By Aftab Ahmed and Nupur Anand
AGRA, India (Reuters) – When business evaporated at Gajendra Sharma’s eyeglass shop a couple of miles from the Taj Mahal during India’s strict COVID-19 lockdown, he was relieved to hear about a pandemic debt moratorium that would give him breathing room on his home loan.
Now, however, the 53-year-old optician’s $13,500 debt risks destabilising India’s banks, authorities warn.
That is because a complaint he brought challenging the loan relief plan, grouped with those of other borrowers and now before the Supreme Court, could mean a $27 billion hit to lenders – more than half their annual profits – that could shake the nation’s financial system, the industry and regulators fear.
The battle, launched from Sharma’s small shop in the northern city of Agra and now involving more than 120 lawyers, has the central bank and government struggling to defend what was meant to be a helping hand.
The problem, as the other borrowers see it, is that they must pay additional interest on their skipped repayments during the moratorium, which they call “interest-on-interest.”
The borrowers – including a leading real estate industry group, power utilities, shopping malls and small businesses – says the scheme unfairly hits them even as many have been financially devastated by the pandemic, that the banks must forgive the interest and compound interest that accrued while their payments were suspended.
Sharma, a voluble man with a thick moustache and a crop of dark hair, says the six-month reprieve, which ended on Aug. 31, increased his debt load because of the extra interest. He is also paying monthly instalments on a $21,700 business loan, for which he did not seek a moratorium.
“I realized this scheme was not to give us relief, but to give us more grief,” he told Reuters in his shop, where idols of Hindu deities compete for space with Ray Ban and Prada sunglass displays.
BANKS CAUGHT IN THE MIDDLE
After Prime Minister Narendra Modi’s government imposed the world’s strictest COVID-19 lockdown in March, Sharma saw no customers for months, though he had to keep paying his $2,700 in monthly recurring costs.

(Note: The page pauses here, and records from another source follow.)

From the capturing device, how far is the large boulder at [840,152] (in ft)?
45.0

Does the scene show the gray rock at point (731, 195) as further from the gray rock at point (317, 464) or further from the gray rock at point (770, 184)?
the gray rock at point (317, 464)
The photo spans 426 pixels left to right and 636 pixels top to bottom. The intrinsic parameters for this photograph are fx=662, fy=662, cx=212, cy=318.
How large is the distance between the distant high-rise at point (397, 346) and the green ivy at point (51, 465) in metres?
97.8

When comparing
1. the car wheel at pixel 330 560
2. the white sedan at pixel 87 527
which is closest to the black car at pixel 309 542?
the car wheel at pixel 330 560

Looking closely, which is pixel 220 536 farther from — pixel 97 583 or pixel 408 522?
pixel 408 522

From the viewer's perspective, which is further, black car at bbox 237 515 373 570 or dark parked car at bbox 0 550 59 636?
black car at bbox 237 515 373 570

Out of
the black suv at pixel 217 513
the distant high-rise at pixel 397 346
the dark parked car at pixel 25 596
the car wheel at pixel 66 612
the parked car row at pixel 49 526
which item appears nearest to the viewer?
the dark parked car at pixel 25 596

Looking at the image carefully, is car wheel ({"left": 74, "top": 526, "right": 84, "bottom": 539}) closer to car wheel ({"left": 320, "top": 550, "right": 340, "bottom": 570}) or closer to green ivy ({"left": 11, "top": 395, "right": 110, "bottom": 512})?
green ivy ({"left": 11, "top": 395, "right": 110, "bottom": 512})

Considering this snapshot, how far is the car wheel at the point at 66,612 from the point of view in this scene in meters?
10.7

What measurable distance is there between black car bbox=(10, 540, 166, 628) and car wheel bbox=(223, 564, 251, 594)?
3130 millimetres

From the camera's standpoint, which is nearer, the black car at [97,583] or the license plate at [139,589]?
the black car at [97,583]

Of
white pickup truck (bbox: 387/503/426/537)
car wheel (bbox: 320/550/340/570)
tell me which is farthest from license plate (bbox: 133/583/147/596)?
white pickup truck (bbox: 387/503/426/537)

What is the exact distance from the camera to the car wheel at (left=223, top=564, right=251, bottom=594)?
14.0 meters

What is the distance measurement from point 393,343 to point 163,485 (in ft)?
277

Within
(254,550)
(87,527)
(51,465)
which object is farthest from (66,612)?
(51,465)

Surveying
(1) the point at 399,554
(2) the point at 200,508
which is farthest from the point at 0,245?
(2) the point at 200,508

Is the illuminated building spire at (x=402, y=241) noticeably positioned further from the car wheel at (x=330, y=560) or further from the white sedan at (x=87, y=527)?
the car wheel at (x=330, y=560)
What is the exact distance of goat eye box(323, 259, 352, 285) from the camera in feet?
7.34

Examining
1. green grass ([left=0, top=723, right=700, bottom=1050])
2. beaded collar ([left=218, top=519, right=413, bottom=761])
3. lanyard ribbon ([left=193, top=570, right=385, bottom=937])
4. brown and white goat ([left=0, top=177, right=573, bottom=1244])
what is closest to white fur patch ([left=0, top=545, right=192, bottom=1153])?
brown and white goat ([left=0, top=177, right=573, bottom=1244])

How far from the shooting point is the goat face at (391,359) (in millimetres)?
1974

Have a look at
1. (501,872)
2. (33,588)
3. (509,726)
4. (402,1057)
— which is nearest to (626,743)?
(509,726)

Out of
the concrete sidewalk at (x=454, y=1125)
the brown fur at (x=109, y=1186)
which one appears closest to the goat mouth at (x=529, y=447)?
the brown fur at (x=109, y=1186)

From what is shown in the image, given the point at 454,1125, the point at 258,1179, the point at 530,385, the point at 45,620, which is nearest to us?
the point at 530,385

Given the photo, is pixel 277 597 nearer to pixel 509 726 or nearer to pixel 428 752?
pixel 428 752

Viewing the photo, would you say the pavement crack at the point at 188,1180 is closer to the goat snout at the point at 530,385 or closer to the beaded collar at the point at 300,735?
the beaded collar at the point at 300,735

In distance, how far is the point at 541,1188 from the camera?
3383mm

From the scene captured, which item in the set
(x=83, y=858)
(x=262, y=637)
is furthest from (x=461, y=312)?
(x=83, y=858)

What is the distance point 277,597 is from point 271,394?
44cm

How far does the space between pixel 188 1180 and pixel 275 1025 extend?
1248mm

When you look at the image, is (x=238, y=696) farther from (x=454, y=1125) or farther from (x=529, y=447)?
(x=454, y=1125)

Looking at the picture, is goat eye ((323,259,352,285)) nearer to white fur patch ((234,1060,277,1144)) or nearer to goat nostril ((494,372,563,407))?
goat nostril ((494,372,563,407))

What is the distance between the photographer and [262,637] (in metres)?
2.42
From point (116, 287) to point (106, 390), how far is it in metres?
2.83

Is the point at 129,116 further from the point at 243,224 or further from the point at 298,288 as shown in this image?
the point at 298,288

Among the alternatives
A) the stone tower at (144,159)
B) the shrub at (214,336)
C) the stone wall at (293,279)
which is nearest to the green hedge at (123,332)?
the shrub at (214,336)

Across this nation of 1.3 billion people, companies say they are struggling to keep up with their loans as the lockdown has choked business and consumer spending. The economy collapsed a record 23.9% in the April-June quarter from a year earlier.
Now, even with the moratorium, “the interest-on-interest will result in winding up various real estate and other companies,” said Utsav Trivedi, a lawyer representing one group of Sharma’s fellow complainants.
In a typical case, a homeowner with 15 years remaining on a roughly $40,000 loan would pay an additional $6,000 in interest due to the moratorium, an extra 16 months’ worth, explains SBI, India’s top state-run bank.
Citing Sharma’s case, the finance ministry last week ordered a panel to analyse the impact of withdrawing interest and the compounding levy.
The Supreme Court appears sympathetic to the borrowers on the extra interest. During the most recent hearing on Sept. 10, Justice Ashok Bhushan said the court was “inclined to pass an order” that banks forgive the additional levies.
India’s banks, too, are reeling from the pandemic, and the industry fears a major judicial setback, given that the court has previously overturned government decisions in ways that hit sectors from coal mining and telecommunications.
Banks already have bad loans of over $120 billion, much of it on the books of state-run lenders, which dominate India’s banking landscape, and the non-performing debt is set to surge in coming months. Any deterioration in their books would force the government, itself deeply indebted, to set aside billions of dollars to recapitalise the banks.
Combined annual profits at private banks and state-owned banks is some 3.2 trillion rupees ($43 billion), “so a waiver of interest will be totally destabilising,” said analyst Anil Gupta at credit rating agency ICRA.
The Reserve Bank of India told the court an “interest-free” moratorium would cut the sector’s income by at least 2 trillion rupees ($27 billion), or 1% of India’s GDP. “There would be huge consequences for the stability of the banking system,” the central bank said.
The finance ministry told the court last month what waiving what it says is standard compound interest would be “against the basic canons of finance”, adding it was crucial to protect the more than 1.9 billion deposit accounts that earn interest income.
The central bank and ministry did not respond to requests for comment.
Sharma, while performing his daily Hindu prayers, said he remains hopeful he will get relief.
“With faith in God I’ve thought of ways to come out of this muddle,” he said about his case, which will next be heard on Sept. 28.